Scene-based reasoning records
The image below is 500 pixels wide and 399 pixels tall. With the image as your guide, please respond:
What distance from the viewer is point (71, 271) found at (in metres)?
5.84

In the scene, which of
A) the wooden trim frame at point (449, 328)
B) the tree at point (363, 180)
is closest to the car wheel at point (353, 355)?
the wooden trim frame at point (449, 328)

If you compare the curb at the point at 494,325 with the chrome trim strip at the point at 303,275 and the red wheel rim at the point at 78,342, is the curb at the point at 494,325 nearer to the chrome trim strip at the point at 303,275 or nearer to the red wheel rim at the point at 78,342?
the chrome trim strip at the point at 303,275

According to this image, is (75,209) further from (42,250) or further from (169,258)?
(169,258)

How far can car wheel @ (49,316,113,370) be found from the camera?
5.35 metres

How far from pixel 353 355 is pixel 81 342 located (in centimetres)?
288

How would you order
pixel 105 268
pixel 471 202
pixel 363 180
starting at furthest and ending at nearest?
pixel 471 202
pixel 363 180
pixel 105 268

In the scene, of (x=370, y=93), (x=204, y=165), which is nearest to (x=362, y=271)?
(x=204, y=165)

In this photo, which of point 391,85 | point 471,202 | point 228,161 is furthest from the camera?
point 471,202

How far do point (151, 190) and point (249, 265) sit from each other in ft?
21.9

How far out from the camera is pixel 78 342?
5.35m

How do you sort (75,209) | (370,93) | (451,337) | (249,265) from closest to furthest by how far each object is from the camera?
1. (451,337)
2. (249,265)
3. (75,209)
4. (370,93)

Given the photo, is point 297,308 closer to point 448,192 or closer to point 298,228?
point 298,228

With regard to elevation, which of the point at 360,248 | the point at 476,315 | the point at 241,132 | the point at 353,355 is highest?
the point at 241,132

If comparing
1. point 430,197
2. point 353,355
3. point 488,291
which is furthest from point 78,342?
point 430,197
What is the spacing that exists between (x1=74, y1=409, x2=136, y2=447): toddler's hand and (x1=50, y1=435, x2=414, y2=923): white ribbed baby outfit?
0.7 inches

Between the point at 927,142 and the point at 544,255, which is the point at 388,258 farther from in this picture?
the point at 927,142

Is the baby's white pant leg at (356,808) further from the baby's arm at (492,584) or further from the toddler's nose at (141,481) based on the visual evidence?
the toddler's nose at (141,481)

== Objective ==
Extract the lines above from the one containing "If comparing" to the last line, both included, exactly as written.

== Answer to the exercise ==
If comparing
1. point 430,197
2. point 353,355
3. point 488,291
which is furthest from point 78,342?
point 430,197
What is the spacing that exists between (x1=74, y1=409, x2=136, y2=447): toddler's hand and (x1=50, y1=435, x2=414, y2=923): white ribbed baby outfit?
0.7 inches

Between the point at 927,142 and the point at 544,255, which is the point at 388,258 farther from in this picture?
the point at 927,142

Is the baby's white pant leg at (356,808) further from the baby's arm at (492,584) or further from the toddler's nose at (141,481) based on the visual evidence?
the toddler's nose at (141,481)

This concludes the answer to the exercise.